Depends on the problem. But scoped service containers can help here.

var serviceProvider = new ServiceCollection()
   .AddScoped<ITokenProvider, TokenProvider>()
   .AddTransiant<ISomething, ISomethingOne>()
   .AddTransiant<ISomething, ISomethingTwo>()
   .AddTransiant<ISomeUnitOfWork, SomeUnitOfWork>()
   .BuildServiceProvider();

using (var scope = serviceProvider.CreateScope())
{
   await scope.ServiceProvider.GetService<ISomeUnitOfWork>().Work();
}

Since ITokenProvider is scoped all services will get the same instance during the same scope.

So 

public class SomeUnitOfWork : ISomeUnitOfWork
{
   public SomeUnitOfWork(ITokenProvider tokenProvider, IEnumerable<ISomething> somethings)
   {
      this.tokenProvider = tokenProvider;
      this.somethings = somethings;
   }

   public Task Work() 
   {
      tokenProvider.SetToken("Foobar"); //This can be done anywere in the lifetime of the scope
      return somethings
         .Select(s => s.Execute())
         .WhenAll();
   }
}

public class SomethingOne : ISomething
{
   public SomethingOne(ITokenProvider tokenProvider) 
   {
      this.tokenProvider = tokenProvider;
   }

   public Task Execute() 
   {
      //TODO: Do some work
   }

}

Scopes are a really powerful tool in a large system. For example in a frontend each window can have its own scope. And events will be fired between components in the window them using a scoped event aggregator.
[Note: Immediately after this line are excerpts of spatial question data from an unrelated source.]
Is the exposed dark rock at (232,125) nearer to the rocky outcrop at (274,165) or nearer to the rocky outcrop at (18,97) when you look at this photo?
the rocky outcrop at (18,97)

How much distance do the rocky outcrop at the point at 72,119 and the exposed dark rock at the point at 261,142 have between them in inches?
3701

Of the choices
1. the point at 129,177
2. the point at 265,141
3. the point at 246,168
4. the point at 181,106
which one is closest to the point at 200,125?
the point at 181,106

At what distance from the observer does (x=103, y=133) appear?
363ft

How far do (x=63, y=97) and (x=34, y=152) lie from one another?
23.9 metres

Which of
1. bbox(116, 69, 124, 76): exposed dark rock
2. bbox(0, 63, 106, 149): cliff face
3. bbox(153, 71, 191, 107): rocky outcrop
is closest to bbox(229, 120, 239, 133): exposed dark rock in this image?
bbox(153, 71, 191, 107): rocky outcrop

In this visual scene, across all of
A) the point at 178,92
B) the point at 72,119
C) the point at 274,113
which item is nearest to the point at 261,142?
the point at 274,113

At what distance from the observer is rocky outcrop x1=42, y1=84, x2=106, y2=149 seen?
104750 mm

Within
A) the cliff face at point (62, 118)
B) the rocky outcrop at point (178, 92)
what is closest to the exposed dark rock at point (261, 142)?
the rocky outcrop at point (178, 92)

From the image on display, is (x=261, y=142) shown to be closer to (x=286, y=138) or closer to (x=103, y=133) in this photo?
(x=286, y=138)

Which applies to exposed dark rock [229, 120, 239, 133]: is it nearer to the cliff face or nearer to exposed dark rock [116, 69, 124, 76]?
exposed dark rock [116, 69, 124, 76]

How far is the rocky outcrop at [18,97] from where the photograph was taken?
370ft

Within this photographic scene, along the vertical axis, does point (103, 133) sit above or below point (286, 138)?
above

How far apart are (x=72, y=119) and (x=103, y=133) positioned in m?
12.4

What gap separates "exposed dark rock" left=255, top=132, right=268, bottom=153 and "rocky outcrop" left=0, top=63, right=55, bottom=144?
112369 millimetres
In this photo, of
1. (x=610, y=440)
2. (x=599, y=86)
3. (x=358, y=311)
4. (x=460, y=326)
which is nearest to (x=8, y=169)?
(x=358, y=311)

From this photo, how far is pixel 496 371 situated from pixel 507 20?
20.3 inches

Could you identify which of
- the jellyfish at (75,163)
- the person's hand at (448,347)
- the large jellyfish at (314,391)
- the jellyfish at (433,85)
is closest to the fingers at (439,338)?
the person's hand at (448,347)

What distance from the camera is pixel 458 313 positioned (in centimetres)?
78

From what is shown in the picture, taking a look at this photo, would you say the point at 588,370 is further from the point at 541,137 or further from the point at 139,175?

Some more info on my blog (Not using AspNetCore DI so a bit outdated) https://andersmalmgren.com/2015/06/23/abstract-di-container-scopes/

1
  • Thank you for sharing all of this, but I'm having a pretty hard time grokking this. I'm not sure how this would be different than writing something like an entire messaging/event system routed through a third class just to fetch the access token from the Parent.